Day 12: Sea Cave Canoe Tour in Phang Nga Bay

posted in: Southeast Asia 2017 | 0
Kirk, Andi and Noi

Another day – another excursion! But with today’s program not starting until mid-day, we make additional plans for the morning: watching the sunrise (although the beach faces west) and beach massage!

At noon, Team Same Same and Team Belgium meets up in the lobby to pile into 3 vans (there are about 30 of us now!) and get to Ao Por Pier, about 25 minutes from the hotel, and located on the east shore of the island, facing Phang-Nga Bay.

Once at the pier, we wait for the downpour which just started as we got there to let off, before hopping onto a small transporter bus which takes us to the end of the pier, where we board the John Gray boat. Welcoming us on our private boat today: John Gray himself! What a treat …

We ship out north for about an hour, before reaching Ao Phang-nga National Park and the first island, Krasom. This island holds several caves, leading to lagoons in the middle. Kirk and I get into the canoe with Noi, our guide and paddler. He quickly gets us to the entrance of Bat Cave, the first cave of the day. With low tide providing a large entrance to the cave, it’s easy to get in, yet gets dark quickly, as the cave is long and windy. But Noi brought a flashlight for us, and points out the sparkling stalactites, tall ceilings and hundreds and hundreds of bats hanging from them! Soon enough we reach the lagoon in the inside of the island, where we spend a while exploring the sights, including the monkeys jumping through the trees way high up on the rocks.

After leaving the Bat Cave, Noi paddles for about 1 ½ km to the next cave, which is the Oyster Cave. Just like the first one, the name makes it clear what to look out for: oyster shells everywhere on the rocks. A much shorter cave, it leads to another lagoon nothing short of as beautiful as the first one!
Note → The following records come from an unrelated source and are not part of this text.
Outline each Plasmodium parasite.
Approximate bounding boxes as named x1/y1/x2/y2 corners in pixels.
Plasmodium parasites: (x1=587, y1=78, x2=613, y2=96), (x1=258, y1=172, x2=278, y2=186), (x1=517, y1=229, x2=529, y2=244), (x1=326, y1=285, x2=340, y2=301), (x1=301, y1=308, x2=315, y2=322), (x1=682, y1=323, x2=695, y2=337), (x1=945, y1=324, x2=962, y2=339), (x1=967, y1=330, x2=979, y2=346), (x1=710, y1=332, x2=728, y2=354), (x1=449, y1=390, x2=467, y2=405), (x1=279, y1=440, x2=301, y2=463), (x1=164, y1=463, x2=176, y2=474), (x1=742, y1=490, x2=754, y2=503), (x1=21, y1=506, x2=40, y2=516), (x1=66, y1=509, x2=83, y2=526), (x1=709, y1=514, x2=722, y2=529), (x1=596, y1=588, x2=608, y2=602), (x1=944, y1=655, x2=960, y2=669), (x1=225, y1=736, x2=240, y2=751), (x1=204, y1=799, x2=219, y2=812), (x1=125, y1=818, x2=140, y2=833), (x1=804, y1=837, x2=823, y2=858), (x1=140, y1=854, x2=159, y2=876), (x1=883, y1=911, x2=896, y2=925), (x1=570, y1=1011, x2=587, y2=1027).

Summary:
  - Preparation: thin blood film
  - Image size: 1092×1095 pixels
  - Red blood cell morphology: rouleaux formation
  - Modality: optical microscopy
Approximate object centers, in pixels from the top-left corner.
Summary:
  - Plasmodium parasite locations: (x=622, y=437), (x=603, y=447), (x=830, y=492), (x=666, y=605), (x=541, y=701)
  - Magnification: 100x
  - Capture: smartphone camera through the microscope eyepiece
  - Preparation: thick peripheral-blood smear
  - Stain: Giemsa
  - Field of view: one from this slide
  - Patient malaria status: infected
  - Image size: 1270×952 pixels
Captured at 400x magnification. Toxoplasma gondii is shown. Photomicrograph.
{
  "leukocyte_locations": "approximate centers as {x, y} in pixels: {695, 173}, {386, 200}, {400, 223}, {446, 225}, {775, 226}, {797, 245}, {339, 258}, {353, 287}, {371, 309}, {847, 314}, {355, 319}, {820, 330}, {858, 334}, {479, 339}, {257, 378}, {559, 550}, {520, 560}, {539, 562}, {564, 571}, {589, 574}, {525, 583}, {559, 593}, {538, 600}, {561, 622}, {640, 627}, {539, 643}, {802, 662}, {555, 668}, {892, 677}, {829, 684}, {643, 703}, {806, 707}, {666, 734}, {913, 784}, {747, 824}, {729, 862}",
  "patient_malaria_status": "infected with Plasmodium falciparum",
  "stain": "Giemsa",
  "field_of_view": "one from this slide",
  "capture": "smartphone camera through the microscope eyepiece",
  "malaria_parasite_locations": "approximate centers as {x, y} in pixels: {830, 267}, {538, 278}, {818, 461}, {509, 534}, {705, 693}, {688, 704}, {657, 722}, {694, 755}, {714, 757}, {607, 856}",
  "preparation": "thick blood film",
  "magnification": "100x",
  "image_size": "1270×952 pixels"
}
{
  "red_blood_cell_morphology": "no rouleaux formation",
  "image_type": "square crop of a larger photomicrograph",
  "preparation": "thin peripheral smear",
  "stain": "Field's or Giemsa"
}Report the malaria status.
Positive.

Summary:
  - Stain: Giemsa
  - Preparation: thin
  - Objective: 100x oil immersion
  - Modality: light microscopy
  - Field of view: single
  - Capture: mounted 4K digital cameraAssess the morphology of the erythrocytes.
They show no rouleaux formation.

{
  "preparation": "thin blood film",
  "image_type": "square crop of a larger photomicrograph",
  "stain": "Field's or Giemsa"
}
Then it is time to return to the boat, and we take off for another island: Ko Hong. This island is much smaller than the first one, and we explore the cave here as well, which exits to the other side of the island, facing another island that looks very similar to James Bond Island – tall and lean. The tide is coming in, but still on the low side, so we find a lot of trash that has been washed up on some higher rocks during the last high tide. Between Noi, Kirk and I we clean out bottles, plastic cups and more from the water and rocks as we can reach it (Noi even climbs up on a ledge to gather much more). Sad, but rewarding, and the only thing we miss out by spending out time cleaning up trash is some beach time – as the rest of the group is swimming and playing in the water between the beach and the boat on the neighboring island.

Before dinner it is time to build our Katong, the traditional offering to the good spirits. Usually prepared in November for the full moon, we get our try today. Noi is a great help to make our offering spectacular – just wait for the photos to see how it lights up!

Dinner is served at sunset – the rain clouds have now disappeared and we get a great view this evening – and while we make our way back to the first island towards the Bat Cave. Once it’s dark, we get back in the canoe and Noi paddles us into the cave, where we get to light the katong, and make a wish!

It’s getting late as we reach the pier again and everyone is looking forward to getting back to the hotel.